Extracted text:
┌──

Submit to this Journal Review for this Journal Propose a Special Issue

Article Menu

Share Help Cite Discuss in SciProfiles

Open AccessArticle

Peer-Review Record

Multi-Modal Emotion Recognition for Online Education Using Emoji Prompts

Appl. Sci. 2024, 14(12), 5146; https://doi.org/10.3390/app14125146

by Xingguo Qin¹, Ya Zhou¹ and Jun Li^1,2,*

Reviewer 1: Anonymous

Reviewer 2: Anonymous

Reviewer 3:

Abdeljalil Métioui

Appl. Sci. 2024, 14(12), 5146; https://doi.org/10.3390/app14125146

Submission received: 10 May 2024 / Revised: 10 June 2024 / Accepted: 11 June 2024 / Published: 13 June 2024

(This article belongs to the Special Issue Applied and Innovative Computational Intelligence Systems: 3rd Edition)

Round 1

Reviewer 1 Report

Comments and Suggestions for Authors

The proposal, "Multi-modal emotion recognition fusing emoji prompt for online learning", introduces a method for analyzing the emotional content of online learning reviews using a combination of text and emoji data. The study leverages a pre-training emotion prompt learning method to enhance sentiment polarity detection, aiming to provide a more accurate reflection of students' emotional expressions.

The proposal seems exciting but has some basic improvements that should be clarified.

Substance:

1. Emoji Data Integration:

- The current method for integrating emoji data is described as simplistic. It primarily relies on the straightforward matching of emoji expressions to emotional polarity, which can lead to significant errors. This approach must leverage the nuanced emotional content that emojis can convey fully.

- Develop a more sophisticated model to understand better and interpret the context in which emojis are used. This could involve using deep learning techniques designed explicitly for emoji interpretation, such as emoji embeddings that capture the semantic meaning of emojis in various contexts.

- Emojis can have different meanings depending on the context of the surrounding text. The current model does not account for this contextual variability. For example: "We selected two groups of emoji data with strong emotional polarities, as shown in Figure 3." What do the authors refer to when they name "strong emotional polarities"? In the negative polarity, the last emoticon does not represent something obvious. It is the same scenario for the second one in the same line; it can be used sarcastically. How do they deal with these scenarios?

- Different emojis can express varying intensities of emotions, which the current method may not adequately capture.

2. Model Robustness:

- The study relies on text and emoji data from a few specific online learning platforms. This may limit the generalizability of the findings.

- The simplistic emoji matching can introduce errors propagating through the model, affecting the final sentiment analysis.

- In section (4.1), please better contextualize those used, their differences, main characteristics, and reasons for comparison. With the current format, what is essential needs to be recovered.

- Use error-correction techniques and post-processing steps to mitigate the impact of initial matching errors. For example, a secondary validation step could be added where misclassified sentiments are reviewed and corrected using a more sophisticated sub-model or heuristic rules.

3. Minor observations:

- Please improve the image quality of Fig. 2. Generally, the images are of poor quality. I suggest reassembling or improving the resolution of the images.

- The authors declare a repository: https://github.com/mrlijun2017 - However, they do not have information regarding the present research. Please clarify.

Comments on the Quality of English Language

The article presents minor grammatical errors, and awkward phrasing should be corrected to improve the overall clarity and professionalism of the manuscript.

└──

Activity 1:
Repeat the part of the peer-review record starting with "- Use error-correction" and going on through "research. Please clarify.".
Activity 2:
Summarize the peer-review record in two sentences.

Dataset extract:
┌──

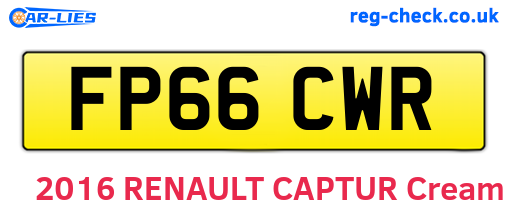 FP66CWR are the vehicle registration plates.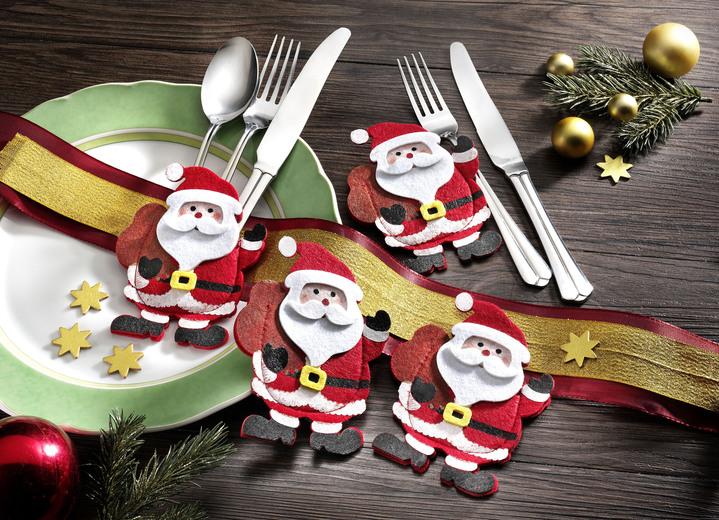 Weihnachtliche Dekorationen - Bestecktaschen, 4er-Set, in Farbe ROT-WEISS Ansicht 1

└──

Response area 1:
- Use error-correction techniques and post-processing steps to mitigate the impact of initial matching errors. For example, a secondary validation step could be added where misclassified sentiments are reviewed and corrected using a more sophisticated sub-model or heuristic rules.

3. Minor observations:

- Please improve the image quality of Fig. 2. Generally, the images are of poor quality. I suggest reassembling or improving the resolution of the images.

- The authors declare a repository: https://github.com/mrlijun2017 - However, they do not have information regarding the present research. Please clarify.

Response area 2:
Reviewer 1 describes a proposal that analyzes the emotional content of online learning reviews by combining text and emoji data with a pre-training emotion prompt learning method. The reviewer judges the emoji matching too simplistic because it ignores context and may miss differing intensities, and also raises concerns about generalizability, error propagation, poor image quality, a repository without information on the research, and minor grammatical errors.